In the foreword of the 1972 report “MIT’s Role in Project Apollo,” Charles Stark Draper summarized his view of the MIT Instrumentation Laboratory’s accomplishments. “Man’s rush into spaceflight during the 1960s demanded fertile imagination, bold pragmatism, and creative extensions of existing technologies in a myriad of fields. The achievements in guidance and control for space navigation, however, are second to none for their critical importance in the success of this nation’s manned lunar landing program, for while powerful space vehicles and rockets provide the environment and thrust necessary for space flight, they are intrinsically incapable of controlling or guiding themselves on a mission as complicated and sophisticated as Apollo. The great achievement of this Laboratory was to supply the design for the primary hardware and software necessary to solve the Apollo guidance, navigation and control problem.
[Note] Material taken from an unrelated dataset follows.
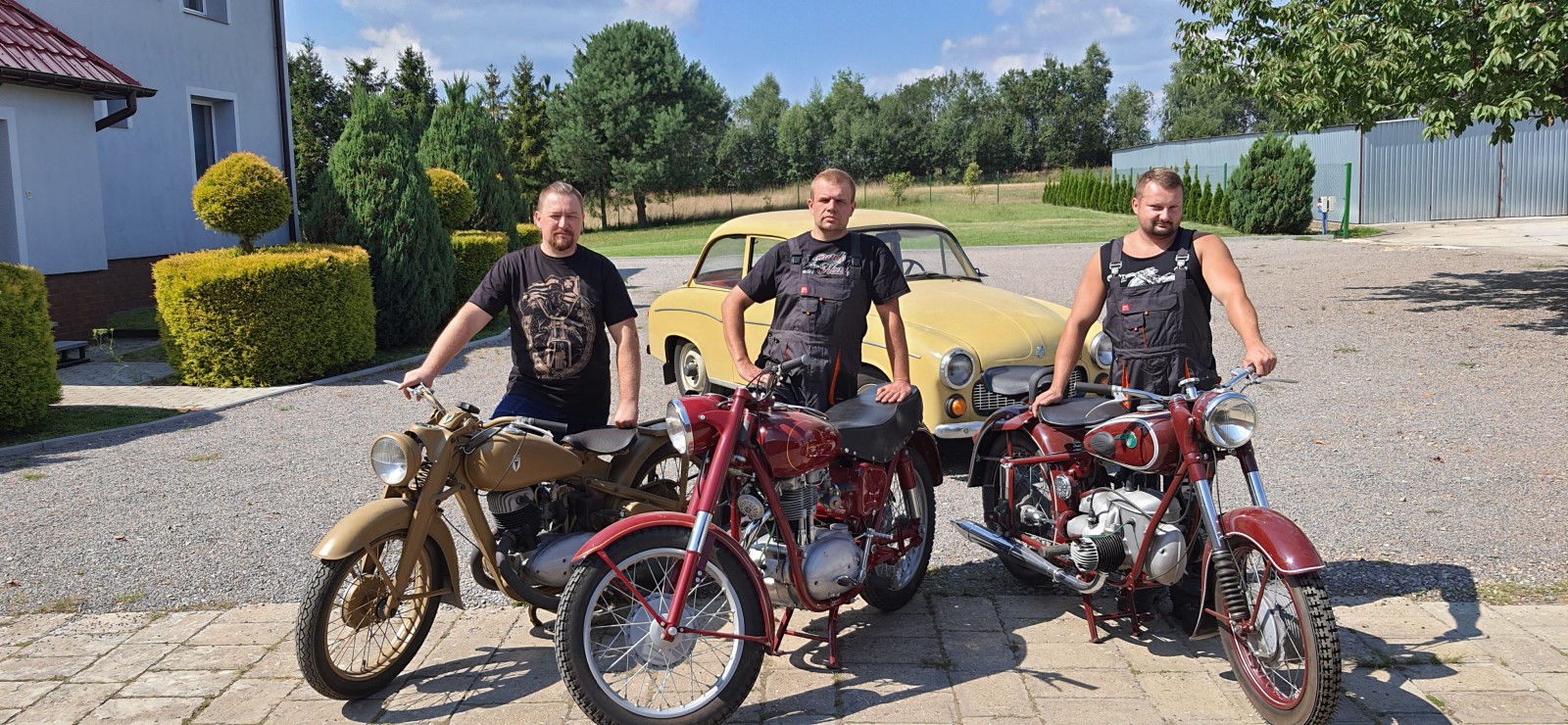Зварювання та усадка ARDA, Упаковка, Co-packing, Домашня промисловість, Митне агентство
It is to the credit of the entire team that this hardware and software have performed so dependably throughout the Apollo program.”
"The Apollo Guidance Computers were early examples of what we would today call 'embedded' computers -- which now appear in everything from iPhones to automobiles,” said MIT Professor David Mindell, author of “Digital Apollo” which explores how human pilots and automated systems worked together to achieve the successful lunar landing. “The MIT machines showed the world that computers, previously known as refrigerator-sized cabinets, could be made small and reliable enough for even the most demanding, and life-critical applications."
John Tylko is a graduate student in MIT’s Science, Technology, and Society Department and is vice president of business development for Aurora Flight Sciences.